Patrick Thornton//October 31, 2014
GOP stands by ad attacking ignition interlock law
The Republican Party of Minnesota is defending its decision to use a new state law that allows convicted drunk drivers to use ignition interlock devices to drive.
The GOP has used the campaign mailer in several competitive house districts. It accuses DFL members of voting for a law that lets “dangerous drunk drivers back on the road.”
The campaign literature drew sharp responses from state and national anti-drunk driving organizations like Mothers Against Drunk Driving. Those groups say the ignition interlock devices are good public policy and make for safer roads. Minnesotans for Safe Driving accused the GOP of sensationalizing the issue and wrongly politicizing it. The law passed unanimously in the Senate and with bipartisan support in the House.
In a news release, state GOP officials said the law “weakens penalties for people convicted of causing catastrophic damage to other people while driving drunk and lets them back on the road a whole year sooner.”
Franken’s campaign lawyer Marc Elias: ‘the guy you want leading you out of the wilderness’
Rollcall has an interview with Marc Elias, the Democrats go-to attorney. He worked on U.S. Sen. Al Franken’s recount battle over Norm Coleman and was in the Senate chamber when Franken was sworn in.
He was first hired by U.S. Sen. John Kerry when he ran for President in 2004. He is the chair of the political law practice at Perkins Coie and represents exclusively Democratic Senators.
Franken’s campaign manager hired Elias in 2008. On election night the race was briefly called for Coleman but his lead was slim. Elias showed up in Minnesota the following Monday and was here full time until the Supreme Court called the race for Franken in June.
He said that this year he will be watching senate races in Alaska, Georgia and North Carolina, but it’s not as exciting as many people think.
“The truth is, Election Day is a lot more sitting around and waiting than people think,” Elias said. “If there’s a broken voting machine in Little Rock, Ark., I may get on the phone and be told there’s a broken machine … and I’ll give my 2 cents on it. But fundamentally, that machine is going to get fixed or not fixed by someone on the ground.”
Law firm’s attempt to secure attorney fees backfires
A federal judge ruled that law firm Littler Mendelson’s request for attorney fees and sanctions against a losing plaintiff in a bias suit were intended to harass.

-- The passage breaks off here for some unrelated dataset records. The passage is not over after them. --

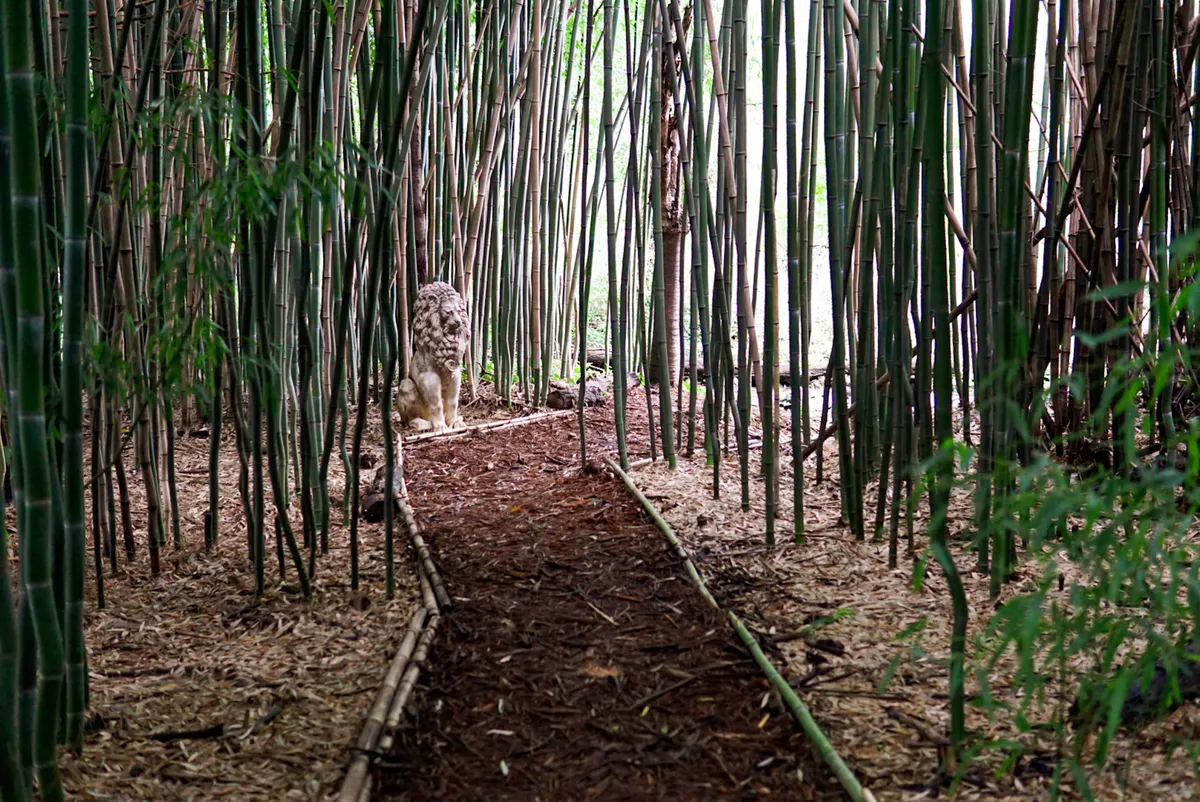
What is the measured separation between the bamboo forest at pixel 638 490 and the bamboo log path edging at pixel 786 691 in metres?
0.01

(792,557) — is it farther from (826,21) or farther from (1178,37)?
(1178,37)

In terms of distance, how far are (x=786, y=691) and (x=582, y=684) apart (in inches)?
14.8

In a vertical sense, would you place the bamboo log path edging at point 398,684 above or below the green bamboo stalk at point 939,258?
below

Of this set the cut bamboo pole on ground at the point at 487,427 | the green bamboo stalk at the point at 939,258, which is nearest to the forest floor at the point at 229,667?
the green bamboo stalk at the point at 939,258

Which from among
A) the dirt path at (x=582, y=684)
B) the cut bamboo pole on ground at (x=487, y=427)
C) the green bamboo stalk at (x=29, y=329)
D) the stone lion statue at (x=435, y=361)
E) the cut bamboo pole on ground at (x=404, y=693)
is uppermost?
the green bamboo stalk at (x=29, y=329)

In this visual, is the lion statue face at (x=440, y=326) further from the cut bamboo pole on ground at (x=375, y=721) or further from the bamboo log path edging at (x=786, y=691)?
the cut bamboo pole on ground at (x=375, y=721)

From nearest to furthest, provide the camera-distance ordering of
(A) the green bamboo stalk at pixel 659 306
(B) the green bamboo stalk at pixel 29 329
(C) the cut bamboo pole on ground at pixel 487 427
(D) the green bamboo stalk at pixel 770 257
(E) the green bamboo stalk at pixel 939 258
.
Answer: (B) the green bamboo stalk at pixel 29 329, (E) the green bamboo stalk at pixel 939 258, (D) the green bamboo stalk at pixel 770 257, (A) the green bamboo stalk at pixel 659 306, (C) the cut bamboo pole on ground at pixel 487 427

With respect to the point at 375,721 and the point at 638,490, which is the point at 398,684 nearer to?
the point at 375,721

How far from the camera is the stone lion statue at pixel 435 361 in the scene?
13.1 ft

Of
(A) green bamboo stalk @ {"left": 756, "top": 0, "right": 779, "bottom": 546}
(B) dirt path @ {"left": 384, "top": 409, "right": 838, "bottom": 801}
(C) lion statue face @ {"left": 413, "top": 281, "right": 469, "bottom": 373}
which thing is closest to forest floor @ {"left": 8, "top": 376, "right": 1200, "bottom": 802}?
(B) dirt path @ {"left": 384, "top": 409, "right": 838, "bottom": 801}

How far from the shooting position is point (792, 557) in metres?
2.31

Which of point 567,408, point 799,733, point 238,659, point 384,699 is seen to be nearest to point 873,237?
point 799,733

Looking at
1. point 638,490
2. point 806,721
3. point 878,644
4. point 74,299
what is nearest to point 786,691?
Result: point 806,721

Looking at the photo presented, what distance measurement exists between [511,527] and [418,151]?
→ 2.19 m
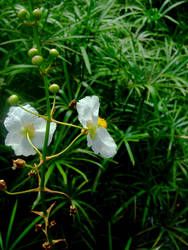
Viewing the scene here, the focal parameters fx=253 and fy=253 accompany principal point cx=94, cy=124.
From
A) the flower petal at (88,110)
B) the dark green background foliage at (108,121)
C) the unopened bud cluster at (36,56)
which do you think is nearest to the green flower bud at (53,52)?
the unopened bud cluster at (36,56)

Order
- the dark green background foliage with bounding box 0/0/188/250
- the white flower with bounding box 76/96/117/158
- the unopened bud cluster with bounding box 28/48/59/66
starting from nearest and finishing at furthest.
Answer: the unopened bud cluster with bounding box 28/48/59/66, the white flower with bounding box 76/96/117/158, the dark green background foliage with bounding box 0/0/188/250

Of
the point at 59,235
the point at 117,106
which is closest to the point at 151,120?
the point at 117,106

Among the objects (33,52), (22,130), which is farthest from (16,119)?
(33,52)

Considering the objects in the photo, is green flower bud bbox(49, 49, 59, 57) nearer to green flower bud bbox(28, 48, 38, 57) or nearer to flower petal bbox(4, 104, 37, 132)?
green flower bud bbox(28, 48, 38, 57)

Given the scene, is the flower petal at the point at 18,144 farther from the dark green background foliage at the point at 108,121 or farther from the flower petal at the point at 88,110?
the dark green background foliage at the point at 108,121

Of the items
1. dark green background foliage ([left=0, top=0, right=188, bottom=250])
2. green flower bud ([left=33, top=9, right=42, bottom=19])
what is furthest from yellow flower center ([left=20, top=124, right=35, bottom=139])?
dark green background foliage ([left=0, top=0, right=188, bottom=250])

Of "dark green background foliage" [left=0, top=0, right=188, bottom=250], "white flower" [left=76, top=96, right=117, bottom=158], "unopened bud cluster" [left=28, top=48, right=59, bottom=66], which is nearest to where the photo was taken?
"unopened bud cluster" [left=28, top=48, right=59, bottom=66]
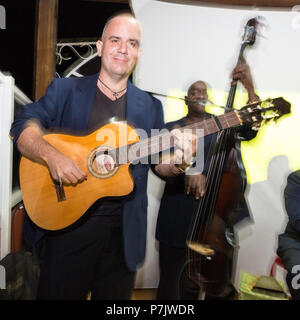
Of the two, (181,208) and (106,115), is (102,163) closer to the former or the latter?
(106,115)

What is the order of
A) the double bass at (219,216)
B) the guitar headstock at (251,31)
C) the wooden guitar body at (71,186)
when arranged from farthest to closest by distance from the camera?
the guitar headstock at (251,31) < the double bass at (219,216) < the wooden guitar body at (71,186)

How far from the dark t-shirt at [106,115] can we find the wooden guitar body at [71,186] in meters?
0.09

U.S. District Judge Stewart Dalzell of Philadelphia said the firm had to pay the plaintiff’s costs in defending the motions. The law firm represented Fox Chase Cancer Center and sought attorney fees as the prevailing party and sanctions against the plaintiff under Rule 11 of the Federal Rules of Civil Procedure.
The motion was for about $126,000 in attorney fees had included 105 pages of invoices in which every line describing the legal services rendered was redacted, Dalzell wrote.
The law firm’s Rule 11 motion had seven pages with legal-services redactions. Dalzell required Littler Mendelson to pay costs “because the motions were so deficient,” he said, “we find that they were filed for the improper purpose of harassing the opponent by burdening her with a needless defense.”
The plaintiff alleged in her disability bias suit that Fox Chase failed to accommodate her asthma. She lost the case on summary judgment in an attempt to acquire Social Security disability benefits.